Lutris just deleted 200 GB worth of files

I installed a demo manually, using this tutorial:

Picking the executable from my /home/me/Downloads directory to do the install, and then changing the executable to the prefix (/home/me/GameDemo/demo.exe) to play the demo. Worked fine, all was well. And I must say that it’s nice to have a simple method to install things manually, even if it involves the weird executable-changing workaround. I don’t understand why Lutris doesn’t make that easy.

I played the demo, then I deleted the demo (Remove from library / Remove all data) and it deleted my entire Downloads directory instead of deleting the prefix directory. 200 GB worth of random files that I’d collected over many years.

So my first question is: What the hell?

My second question is: What the FUCK?!

My third question is: is there any way to get those files back? I don’t know how to undelete something like that. I doubt that it’s even possible. I’m still kind of in shock here, I’m sort of tingling all over.

My fourth question is: What the fucking hell!?

Uh that sounds bad.

For recovering your files: Try not to write anything to the disk that contained the files. Your chances of successful recovery reduce with every write to the affected disk. Optimally you would boot a live Linux USB Stick that was created from another computer for the instructions described below.
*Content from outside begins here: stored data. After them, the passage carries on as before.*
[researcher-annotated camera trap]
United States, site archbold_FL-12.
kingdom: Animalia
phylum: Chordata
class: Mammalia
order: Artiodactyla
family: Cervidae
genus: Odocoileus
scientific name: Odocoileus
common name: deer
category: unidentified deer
My first try would be using testdisk to see if it finds the deleted files. Most distributions should have that tool in their repositories. If testdisk fails, you could try photorec (which will most likely come with the installation of testdisk). Photorec just scans the entire drive for patterns that look like files. Its disadvantage is that it only works for popular file types and it can’t recover the file names or directory structure, but it most likely will get something back.

If both of these approaches fail you could try if the free demo of r-studio is able to find your deleted files. In my experience it works a bit better than testdisk. Actually recovering them with this tool would cost money though.

All right. I got a lot of files using photorec, so that’s a partial success as far as that goes. Thanks for the suggestion. None of them have names, and… well, it’s a big project but I’m glad to have something at least.